The damaging rays that we should all be aware of are ultraviolet (UV) rays, and they are the main component that is responsible for the damage to cells in the eyes which can, in turn, affect vision. These effects can gradually build up over time and can lead to serious eye issues later in life including cataracts, the leading cause of reduced vision in people aged 60 and over.

Understanding Ultraviolet Radiation

There are three different ranges of Ultraviolet Radiation:

UVC – This is the most damagingbut, thankfully, UVC Radiation is absorbed by the earth’s atmosphere and doesn’t reach us.

UVB – These types of rays are responsible for causing sunburn and play the biggest role in the formation of cancers, including the deadly malignant melanoma and damage to the eyes.

UVA – UVA rays penetrate more deeply into the skin and play a greater role in premature skin aging as well as damage to the retina.

How to Protect Your Eyes from The Sun

Contrary to popular belief, the rim of a hat won’t protect your eyes from the sun, largely due to reflected rays. This can bounce off of any surface in the following way:

  • 10% reflected by grass, soil, and water
  • 80% reflected by fresh snow
  • 15% reflected by sand
  • 25% reflected by sea foam

Your only protection from reflected rays is to wear dark sunglasses. Glasses that can cover the entire eye will also protect the delicate skin around the eye. There is also the option of wearing UV blocking contact lenses, although these will need to be purchased by special arrangement as most bog-standard lenses don’t contain the UV Protection.

Many people chose to protect their eyes in the summer months; however, sun exposure to the eyes is more constant in fall, winter, and spring when the sun is lower in the sky. Therefore, it is important to wear protective eyewear during these months as well.

It is also important to note that different times of the day are worse for possible sun damage to the eyes. The exposure of the sun at noon is 10 times higher than three hours previous or later so that is the optimum time to protect your eyes.

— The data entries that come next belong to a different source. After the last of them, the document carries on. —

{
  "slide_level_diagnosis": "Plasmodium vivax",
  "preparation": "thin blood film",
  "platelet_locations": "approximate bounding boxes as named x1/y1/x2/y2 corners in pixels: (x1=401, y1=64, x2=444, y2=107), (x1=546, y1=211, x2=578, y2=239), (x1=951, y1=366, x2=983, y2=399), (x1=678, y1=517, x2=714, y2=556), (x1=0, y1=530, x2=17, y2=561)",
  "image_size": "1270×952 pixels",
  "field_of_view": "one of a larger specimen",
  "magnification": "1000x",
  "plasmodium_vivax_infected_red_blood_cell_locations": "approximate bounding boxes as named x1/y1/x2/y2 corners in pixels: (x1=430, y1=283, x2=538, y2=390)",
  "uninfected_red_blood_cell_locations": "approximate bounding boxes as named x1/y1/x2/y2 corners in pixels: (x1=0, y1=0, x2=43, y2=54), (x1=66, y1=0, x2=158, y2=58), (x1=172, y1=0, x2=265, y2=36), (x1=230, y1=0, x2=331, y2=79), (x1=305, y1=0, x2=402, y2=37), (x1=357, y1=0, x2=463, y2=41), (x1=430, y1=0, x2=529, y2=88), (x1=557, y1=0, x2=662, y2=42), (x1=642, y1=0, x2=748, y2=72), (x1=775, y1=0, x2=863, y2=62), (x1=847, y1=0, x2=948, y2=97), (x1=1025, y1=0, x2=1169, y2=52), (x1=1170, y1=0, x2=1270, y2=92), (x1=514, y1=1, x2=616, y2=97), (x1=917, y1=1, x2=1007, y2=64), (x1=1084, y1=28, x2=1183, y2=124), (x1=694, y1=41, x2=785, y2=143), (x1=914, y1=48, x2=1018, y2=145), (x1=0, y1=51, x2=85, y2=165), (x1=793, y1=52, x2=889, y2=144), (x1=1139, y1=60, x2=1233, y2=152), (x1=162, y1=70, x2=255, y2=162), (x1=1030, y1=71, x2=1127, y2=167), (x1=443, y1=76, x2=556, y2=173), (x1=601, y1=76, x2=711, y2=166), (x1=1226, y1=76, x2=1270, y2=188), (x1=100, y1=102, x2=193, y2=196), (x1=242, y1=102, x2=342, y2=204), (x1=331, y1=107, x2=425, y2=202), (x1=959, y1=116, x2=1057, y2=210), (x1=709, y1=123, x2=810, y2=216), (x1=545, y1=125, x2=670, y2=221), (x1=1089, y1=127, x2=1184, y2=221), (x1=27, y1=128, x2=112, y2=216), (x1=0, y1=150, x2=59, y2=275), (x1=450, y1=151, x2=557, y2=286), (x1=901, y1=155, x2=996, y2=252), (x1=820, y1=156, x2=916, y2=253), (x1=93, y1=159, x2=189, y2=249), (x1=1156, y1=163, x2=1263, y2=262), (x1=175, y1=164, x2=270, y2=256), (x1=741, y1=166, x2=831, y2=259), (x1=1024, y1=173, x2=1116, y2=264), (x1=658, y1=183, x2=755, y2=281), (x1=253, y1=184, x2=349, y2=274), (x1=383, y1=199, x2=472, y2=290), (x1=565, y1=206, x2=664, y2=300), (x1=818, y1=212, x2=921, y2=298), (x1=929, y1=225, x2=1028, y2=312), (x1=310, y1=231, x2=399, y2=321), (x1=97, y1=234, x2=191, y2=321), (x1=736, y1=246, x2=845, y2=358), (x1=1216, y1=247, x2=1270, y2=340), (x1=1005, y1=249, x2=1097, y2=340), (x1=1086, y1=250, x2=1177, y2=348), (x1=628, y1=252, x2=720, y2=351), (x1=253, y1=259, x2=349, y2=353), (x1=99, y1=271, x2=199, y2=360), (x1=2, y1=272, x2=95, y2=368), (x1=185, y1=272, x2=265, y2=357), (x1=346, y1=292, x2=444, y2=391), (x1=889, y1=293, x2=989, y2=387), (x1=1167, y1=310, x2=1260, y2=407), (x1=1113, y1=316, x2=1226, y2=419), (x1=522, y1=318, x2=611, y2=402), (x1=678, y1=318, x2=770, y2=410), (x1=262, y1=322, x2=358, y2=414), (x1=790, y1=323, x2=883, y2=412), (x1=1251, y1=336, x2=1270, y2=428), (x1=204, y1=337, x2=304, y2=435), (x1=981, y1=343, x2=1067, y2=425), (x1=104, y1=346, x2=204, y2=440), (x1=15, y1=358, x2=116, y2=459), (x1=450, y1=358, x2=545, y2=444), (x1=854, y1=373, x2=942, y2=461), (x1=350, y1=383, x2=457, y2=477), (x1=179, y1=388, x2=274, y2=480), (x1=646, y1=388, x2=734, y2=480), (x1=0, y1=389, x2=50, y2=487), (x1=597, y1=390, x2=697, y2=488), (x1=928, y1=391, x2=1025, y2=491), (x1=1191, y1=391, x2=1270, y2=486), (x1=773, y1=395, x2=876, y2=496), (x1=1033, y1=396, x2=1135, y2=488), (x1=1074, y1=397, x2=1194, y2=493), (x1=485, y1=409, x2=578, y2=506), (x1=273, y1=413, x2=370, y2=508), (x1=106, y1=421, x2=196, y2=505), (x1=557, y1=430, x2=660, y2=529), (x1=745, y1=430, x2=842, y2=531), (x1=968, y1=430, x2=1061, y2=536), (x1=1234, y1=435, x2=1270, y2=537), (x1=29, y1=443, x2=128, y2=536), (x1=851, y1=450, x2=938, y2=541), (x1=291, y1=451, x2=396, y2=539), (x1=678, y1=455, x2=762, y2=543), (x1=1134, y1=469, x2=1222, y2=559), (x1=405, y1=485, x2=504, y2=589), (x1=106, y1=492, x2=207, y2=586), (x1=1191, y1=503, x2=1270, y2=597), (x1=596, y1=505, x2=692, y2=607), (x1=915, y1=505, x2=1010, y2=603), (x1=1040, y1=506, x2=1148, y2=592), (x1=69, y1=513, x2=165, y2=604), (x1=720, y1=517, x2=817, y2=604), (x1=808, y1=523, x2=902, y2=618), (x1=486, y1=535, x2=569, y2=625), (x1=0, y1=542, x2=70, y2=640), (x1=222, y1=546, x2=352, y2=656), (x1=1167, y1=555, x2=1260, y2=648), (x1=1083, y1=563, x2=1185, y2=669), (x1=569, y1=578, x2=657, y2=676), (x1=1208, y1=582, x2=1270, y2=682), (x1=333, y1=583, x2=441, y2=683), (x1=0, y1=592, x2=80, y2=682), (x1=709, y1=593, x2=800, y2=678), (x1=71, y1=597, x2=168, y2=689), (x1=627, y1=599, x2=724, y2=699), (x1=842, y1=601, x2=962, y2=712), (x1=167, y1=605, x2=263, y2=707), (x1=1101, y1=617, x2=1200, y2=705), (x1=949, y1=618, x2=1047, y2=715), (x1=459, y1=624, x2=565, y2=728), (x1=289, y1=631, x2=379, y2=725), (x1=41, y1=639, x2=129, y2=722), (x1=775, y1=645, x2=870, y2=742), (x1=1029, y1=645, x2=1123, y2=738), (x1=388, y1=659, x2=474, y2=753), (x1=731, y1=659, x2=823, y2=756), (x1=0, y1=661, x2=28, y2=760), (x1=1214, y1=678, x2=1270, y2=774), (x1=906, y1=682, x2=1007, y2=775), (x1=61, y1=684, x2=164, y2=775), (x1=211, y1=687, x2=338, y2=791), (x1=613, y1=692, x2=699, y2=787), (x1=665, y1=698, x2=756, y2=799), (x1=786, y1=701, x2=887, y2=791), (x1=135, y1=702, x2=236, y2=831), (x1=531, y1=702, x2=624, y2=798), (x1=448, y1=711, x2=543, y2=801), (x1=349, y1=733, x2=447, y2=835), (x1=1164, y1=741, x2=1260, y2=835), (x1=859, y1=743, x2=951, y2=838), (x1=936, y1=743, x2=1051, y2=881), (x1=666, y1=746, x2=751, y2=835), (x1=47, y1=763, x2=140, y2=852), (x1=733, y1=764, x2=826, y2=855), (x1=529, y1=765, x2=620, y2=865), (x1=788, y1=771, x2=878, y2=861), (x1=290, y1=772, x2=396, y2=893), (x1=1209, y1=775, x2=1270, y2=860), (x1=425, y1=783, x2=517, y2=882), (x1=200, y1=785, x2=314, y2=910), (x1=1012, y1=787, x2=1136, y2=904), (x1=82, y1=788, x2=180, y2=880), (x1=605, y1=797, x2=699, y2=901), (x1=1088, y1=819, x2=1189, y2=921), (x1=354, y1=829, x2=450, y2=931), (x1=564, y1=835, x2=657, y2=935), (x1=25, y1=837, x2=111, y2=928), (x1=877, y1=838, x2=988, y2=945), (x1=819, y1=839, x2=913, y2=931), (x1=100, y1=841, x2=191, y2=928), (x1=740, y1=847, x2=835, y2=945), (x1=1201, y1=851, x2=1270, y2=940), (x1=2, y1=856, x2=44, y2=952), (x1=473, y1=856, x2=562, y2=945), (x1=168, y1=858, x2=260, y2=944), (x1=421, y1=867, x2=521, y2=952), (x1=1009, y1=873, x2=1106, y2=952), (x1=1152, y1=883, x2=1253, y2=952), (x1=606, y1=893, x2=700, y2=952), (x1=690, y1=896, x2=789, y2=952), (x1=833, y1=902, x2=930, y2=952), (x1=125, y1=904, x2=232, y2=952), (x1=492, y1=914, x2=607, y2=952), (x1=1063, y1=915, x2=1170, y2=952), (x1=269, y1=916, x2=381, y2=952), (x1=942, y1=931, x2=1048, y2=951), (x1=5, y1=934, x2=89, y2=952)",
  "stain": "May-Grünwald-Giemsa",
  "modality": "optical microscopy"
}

Check glassesonweb for your best options to protect your eyes.

Eye Conditions Brought on By the Sun’s Rays

Harmful UVB rays have been found to cause the following damage to the eyes:

Photokeratitis or sunburn of the cornea. This causes inflammation of the corneaand symptoms can include:

  • Gritty feeling
  • Excessive blinking and watering
  • Difficulty looking at bright lights
  • Swelling
  • Blurred vision

Photoconjunctivitis is identified by an inflammation of the conjunctiva, which is the membrane that lines the side of the eyelids and eye socket. This will usually appear within a few hours of exposure to the sun.

While both Photokeratitis and photoconjunctivitis can be very painful, the good news is that with the right treatment they can be reversed, and there does not seem to be any long-term damage to the eye or vision as a result.

Cataracts are the leading cause of blindness in the world, so they should be taken seriously.  This happens as a result of proteins in the eye lens which unravels and accumulates pigments, leading to clouding of the lens and even blindness. The good news for sufferers is that cataracts can be removed and replace with an artificial lens. It is estimated that around 20% of cataracts are a direct result of overexposure to the sun.

Pterygium is a condition whereby there is a growth of the conjunctiva on the surface of the eye, which when extended over the center of the cornea can reduce vision. This can be removed by surgery, although outgrowth tends to happen.

Solar Retinopathy is caused by looking directly at the sun, such as when there is a solar eclipse. This results in a pattern of eye damage that resembles holes in the photoreceptive cells in the retina. This can cause blurry vision or even a blind spot. It is possible to recover from solar retinopathy, but often sufferers will have lasting symptoms.

Squamous cell carcinoma of the conjunctiva is a type of cancer found on the surface of the eye and, although it rarely spreads to more distant sites, it is locally invasive which can lead to the destruction of the eye.